According to a report by The Wall Street Journal on April 14, Arab officials said Saudi Arabia is urgently pressuring the United States to give up its blockade of the Strait of Hormuz and return to the table for negotiations between Iran and the U.S. Saudi Arabia’s core strategic concern is that the U.S. blockade action could encourage Iran to disrupt or blockade the Red Sea’s key chokepoint through the Houthis. Iran’s Supreme Leader’s foreign policy adviser, Velayati, warned on April 5 that global energy and trade flows “can be cut off by a single signal.”
Saudi Arabia previously made contingency plans in advance to respond to the blockade of Hormuz, shifting most crude oil exports from the Ras Tanura facilities in the Persian Gulf to the Yanbu port along the Red Sea coast. Currently, the daily export volume is about 7 million barrels, essentially back to the level before the outbreak of the conflict. This route change has allowed Saudi Arabia to temporarily avoid the direct impact of the Hormuz blockade.
However, the safety of this way out is itself facing new threats. Once Iran directs the Houthis to blockade or severely disrupt the Strait of Mandeb, Saudi Arabia’s oil exports via the Yanbu port will be directly affected, creating an energy export dilemma of “the front door is blocked and the back route is also cut off.” This is the core geopolitical logic behind Saudi Arabia’s decision to urgently apply diplomatic pressure on Washington.
Iran has issued clear threat signals through multiple official channels. Velayati has explicitly said Iran views the Strait of Mandeb “the same way it views the Strait of Hormuz,” and the semi-official media outlet Tasnim News Agency has also directly stated that a U.S. blockade could lead Iran to close the Red Sea passage.
Geographical control: The Houthis control large stretches of Yemen’s coastline near the Strait of Mandeb, giving them favorable conditions to interfere with ships transiting through the area
Historical precedent: Since the Gaza war, the Houthis’ involvement has already reduced the amount of crude oil passing through the Strait of Mandeb each day from 9.3 million barrels to about half
Space for escalation: Arab officials have warned that the Houthis may become more actively involved, even beginning to forcibly charge fees to ships transiting through the area
Think tank assessment: A Yemen expert at the Washington think tank “New America” noted: “If Iran truly wants to block the Strait of Mandeb, the Houthis are an available partner—and they already have the capability to prove it.”

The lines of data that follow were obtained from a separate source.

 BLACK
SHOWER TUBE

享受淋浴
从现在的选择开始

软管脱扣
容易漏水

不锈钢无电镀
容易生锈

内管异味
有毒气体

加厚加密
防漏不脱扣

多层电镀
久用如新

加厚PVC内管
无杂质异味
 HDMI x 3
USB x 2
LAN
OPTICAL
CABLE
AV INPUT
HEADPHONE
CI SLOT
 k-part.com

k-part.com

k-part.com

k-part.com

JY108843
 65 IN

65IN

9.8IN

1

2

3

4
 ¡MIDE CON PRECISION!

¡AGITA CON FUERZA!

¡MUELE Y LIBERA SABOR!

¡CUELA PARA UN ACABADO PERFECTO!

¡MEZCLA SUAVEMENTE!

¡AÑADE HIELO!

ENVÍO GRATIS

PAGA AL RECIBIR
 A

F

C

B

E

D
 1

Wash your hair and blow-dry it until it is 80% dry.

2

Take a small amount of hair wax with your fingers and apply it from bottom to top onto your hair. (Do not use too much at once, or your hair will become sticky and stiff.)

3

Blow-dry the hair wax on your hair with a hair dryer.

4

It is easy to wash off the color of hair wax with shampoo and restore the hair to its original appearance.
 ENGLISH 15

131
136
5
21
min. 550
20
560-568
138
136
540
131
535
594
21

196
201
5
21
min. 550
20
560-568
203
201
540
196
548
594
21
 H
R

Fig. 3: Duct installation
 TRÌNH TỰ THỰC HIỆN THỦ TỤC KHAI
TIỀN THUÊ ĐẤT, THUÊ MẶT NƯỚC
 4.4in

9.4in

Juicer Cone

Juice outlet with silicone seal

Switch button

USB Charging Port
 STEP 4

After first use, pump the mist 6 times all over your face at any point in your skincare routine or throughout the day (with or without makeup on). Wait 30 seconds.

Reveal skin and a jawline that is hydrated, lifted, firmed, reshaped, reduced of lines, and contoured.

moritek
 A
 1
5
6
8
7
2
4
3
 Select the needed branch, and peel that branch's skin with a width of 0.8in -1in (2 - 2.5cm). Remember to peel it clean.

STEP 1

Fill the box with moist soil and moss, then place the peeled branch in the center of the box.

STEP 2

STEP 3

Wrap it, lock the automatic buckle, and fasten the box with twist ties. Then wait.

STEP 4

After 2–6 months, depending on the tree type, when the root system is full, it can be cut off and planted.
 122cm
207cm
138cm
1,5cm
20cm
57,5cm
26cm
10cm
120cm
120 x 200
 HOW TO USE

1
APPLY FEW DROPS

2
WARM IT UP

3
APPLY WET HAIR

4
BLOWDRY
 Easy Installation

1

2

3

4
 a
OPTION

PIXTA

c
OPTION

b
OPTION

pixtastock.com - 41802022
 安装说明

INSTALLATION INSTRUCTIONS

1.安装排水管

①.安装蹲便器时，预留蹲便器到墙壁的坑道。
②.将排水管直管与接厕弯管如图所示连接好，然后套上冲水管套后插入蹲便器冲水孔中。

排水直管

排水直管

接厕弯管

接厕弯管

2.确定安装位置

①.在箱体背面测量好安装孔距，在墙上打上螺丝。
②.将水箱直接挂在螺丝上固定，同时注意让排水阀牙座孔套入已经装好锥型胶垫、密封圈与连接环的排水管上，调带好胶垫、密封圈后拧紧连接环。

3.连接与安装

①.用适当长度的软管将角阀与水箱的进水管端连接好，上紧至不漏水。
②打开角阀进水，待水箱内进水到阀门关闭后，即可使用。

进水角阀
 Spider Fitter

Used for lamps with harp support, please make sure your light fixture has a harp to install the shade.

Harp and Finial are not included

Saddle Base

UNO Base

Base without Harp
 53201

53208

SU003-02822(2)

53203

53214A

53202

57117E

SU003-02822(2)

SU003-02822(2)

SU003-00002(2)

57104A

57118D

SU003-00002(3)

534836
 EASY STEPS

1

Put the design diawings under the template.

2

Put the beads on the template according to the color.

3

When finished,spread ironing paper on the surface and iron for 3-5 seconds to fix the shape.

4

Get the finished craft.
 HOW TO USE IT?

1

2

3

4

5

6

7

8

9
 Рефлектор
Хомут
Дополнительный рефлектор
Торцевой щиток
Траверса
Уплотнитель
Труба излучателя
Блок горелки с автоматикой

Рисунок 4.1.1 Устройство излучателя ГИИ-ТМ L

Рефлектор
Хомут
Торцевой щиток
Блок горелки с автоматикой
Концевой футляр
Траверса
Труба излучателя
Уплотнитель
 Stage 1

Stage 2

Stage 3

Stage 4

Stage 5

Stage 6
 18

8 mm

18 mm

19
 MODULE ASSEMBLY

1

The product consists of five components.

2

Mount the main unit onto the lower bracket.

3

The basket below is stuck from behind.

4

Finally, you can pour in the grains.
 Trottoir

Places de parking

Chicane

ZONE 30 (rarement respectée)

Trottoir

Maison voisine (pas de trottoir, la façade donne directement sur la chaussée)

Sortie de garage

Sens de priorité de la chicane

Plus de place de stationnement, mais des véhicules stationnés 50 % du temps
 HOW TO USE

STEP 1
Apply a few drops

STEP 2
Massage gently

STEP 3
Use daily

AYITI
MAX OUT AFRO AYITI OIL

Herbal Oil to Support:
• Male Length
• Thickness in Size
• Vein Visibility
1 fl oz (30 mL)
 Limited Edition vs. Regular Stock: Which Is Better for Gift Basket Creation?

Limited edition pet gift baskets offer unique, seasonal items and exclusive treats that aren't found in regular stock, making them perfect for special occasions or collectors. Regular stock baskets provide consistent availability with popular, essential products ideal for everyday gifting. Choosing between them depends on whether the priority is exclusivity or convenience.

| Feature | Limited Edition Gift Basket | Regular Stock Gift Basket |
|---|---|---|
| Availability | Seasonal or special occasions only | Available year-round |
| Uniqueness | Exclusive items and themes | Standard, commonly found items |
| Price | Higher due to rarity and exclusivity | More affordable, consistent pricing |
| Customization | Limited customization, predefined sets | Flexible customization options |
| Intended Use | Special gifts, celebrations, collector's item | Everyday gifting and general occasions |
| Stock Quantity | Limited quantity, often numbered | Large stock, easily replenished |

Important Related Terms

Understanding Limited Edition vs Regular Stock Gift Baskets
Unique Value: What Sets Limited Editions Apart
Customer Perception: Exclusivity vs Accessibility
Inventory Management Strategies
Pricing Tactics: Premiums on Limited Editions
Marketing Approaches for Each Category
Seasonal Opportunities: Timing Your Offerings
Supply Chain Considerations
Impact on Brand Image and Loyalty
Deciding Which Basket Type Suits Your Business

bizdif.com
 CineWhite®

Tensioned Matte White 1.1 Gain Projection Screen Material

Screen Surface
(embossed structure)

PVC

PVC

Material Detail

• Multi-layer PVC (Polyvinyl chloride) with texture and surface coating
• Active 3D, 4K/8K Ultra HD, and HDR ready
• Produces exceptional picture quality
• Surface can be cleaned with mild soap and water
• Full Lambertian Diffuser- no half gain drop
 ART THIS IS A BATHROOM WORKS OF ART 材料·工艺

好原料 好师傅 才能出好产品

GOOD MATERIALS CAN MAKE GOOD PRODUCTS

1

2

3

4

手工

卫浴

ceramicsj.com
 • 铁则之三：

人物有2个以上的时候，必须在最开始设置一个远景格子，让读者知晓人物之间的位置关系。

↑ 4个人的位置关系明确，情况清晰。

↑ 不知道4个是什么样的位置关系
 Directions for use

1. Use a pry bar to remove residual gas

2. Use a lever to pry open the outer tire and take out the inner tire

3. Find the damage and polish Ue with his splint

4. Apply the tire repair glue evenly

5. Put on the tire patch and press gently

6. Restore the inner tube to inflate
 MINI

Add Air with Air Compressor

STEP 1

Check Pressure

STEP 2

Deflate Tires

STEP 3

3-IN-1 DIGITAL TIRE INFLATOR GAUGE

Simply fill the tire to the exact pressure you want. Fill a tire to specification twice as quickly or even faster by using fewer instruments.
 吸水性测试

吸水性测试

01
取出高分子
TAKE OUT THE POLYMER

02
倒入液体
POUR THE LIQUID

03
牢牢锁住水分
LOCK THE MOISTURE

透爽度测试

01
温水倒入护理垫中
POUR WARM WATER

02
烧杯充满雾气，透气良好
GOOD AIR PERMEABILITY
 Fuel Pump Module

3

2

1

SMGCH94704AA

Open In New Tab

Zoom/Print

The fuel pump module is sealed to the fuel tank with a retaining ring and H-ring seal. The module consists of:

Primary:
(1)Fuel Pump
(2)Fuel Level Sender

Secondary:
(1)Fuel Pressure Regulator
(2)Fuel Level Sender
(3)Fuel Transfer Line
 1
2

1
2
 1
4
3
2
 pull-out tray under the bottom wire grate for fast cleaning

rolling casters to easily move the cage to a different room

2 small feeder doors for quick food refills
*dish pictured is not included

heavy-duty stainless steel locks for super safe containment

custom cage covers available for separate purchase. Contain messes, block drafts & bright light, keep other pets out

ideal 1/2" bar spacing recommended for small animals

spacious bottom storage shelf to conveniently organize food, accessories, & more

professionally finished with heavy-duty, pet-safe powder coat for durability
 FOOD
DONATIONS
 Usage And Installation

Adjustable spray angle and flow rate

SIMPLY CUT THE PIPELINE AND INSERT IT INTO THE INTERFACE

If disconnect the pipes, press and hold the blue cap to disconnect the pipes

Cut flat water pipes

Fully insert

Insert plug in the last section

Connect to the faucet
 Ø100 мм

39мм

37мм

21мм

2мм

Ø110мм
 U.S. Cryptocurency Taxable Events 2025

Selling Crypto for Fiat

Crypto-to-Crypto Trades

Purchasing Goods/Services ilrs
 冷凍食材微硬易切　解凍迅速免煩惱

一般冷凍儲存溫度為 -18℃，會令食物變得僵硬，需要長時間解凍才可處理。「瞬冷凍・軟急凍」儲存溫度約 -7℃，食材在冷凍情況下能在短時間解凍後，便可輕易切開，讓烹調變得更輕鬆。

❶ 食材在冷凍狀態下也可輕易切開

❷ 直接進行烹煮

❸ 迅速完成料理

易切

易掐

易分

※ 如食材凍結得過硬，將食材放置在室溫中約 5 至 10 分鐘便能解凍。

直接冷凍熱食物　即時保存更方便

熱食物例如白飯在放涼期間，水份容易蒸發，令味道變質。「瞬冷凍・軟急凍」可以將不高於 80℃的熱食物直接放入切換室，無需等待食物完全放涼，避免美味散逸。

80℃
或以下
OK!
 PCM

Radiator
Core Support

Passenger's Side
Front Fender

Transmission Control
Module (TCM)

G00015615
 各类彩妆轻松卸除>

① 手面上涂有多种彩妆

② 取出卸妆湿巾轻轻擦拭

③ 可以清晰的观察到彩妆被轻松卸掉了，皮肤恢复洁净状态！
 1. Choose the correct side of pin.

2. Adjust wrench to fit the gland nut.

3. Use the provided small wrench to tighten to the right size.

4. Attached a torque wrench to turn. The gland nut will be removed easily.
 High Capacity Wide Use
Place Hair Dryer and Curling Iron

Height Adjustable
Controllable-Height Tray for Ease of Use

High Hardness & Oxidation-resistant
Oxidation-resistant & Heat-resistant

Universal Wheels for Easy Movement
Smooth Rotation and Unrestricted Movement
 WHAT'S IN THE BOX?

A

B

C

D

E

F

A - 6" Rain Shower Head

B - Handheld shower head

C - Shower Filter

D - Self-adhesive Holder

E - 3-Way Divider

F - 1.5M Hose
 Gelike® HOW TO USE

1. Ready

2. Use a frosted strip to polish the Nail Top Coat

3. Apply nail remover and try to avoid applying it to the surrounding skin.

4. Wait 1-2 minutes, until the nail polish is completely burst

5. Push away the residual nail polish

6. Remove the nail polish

Since the outbreak of the Iran-U.S. conflict on February 28, the global crude oil market has shown signs of a rare structural reshuffling. On April 2, the near-month WTI crude contract for the first time in nearly four years surpassed Brent, reflecting a new logic that “oil you can actually get” commands a higher premium than “oil that represents the global market”—Middle East crude tied to Hormuz carries a war-risk premium, while WTI has become a key competitive advantage thanks to its “land-route advantage,” reaching the Gulf of Mexico directly through mature pipelines; some spot Brent prices have already broken above $140 per barrel.
Stratas Advisors CEO Paszy warned that spot Brent may test the $160 to $190 range in the next few weeks. If oil prices stay high for the long term, it will trigger severe “demand destruction,” forcing consumers to cut back significantly, and potentially leading to a global recession. Analysts say this may also be the biggest external bargaining chip that ultimately pushes both Iran and the U.S. back to the negotiating table.
On the diplomatic front, the Associated Press, citing sources, reported that a second round of direct talks between Iran and the U.S. may be about to take place. Islamabad and Geneva have both been listed as possible locations, with timing around or before Thursday of this week.
Although Saudi Arabia has shifted its crude oil exports to Yanbu port on the Red Sea, if Iran blocks the Strait of Mandeb via the Houthis, its daily oil exports of about 7 million barrels will again face a risk of being cut off. Saudi Arabia is therefore actively urging the U.S. to lift the blockade through diplomatic channels, to prevent itself from falling into an energy predicament where “two export routes are blocked at the same time.”
The Houthis control large stretches of Yemen’s coastline. Since the Gaza war, they have demonstrated practical capabilities to disrupt Red Sea shipping, causing the amount of crude oil passing through the Strait of Mandeb each day to drop from 9.3 million barrels to about half. Without deploying troops directly, Iran can upgrade and intensify disruption operations through the Houthis to achieve an effective blockade of the Strait of Mandeb.
If the two major chokepoints are blocked at the same time, the global crude oil supply chain will face an unprecedented double shock. Analysts warn that spot Brent crude could test $160 to $190. Prolonged high oil prices will trigger “demand destruction,” which could push major global economies into recession, and this pressure itself is also seen as the biggest leverage that could ultimately force both Iran and the U.S. back to the negotiating table.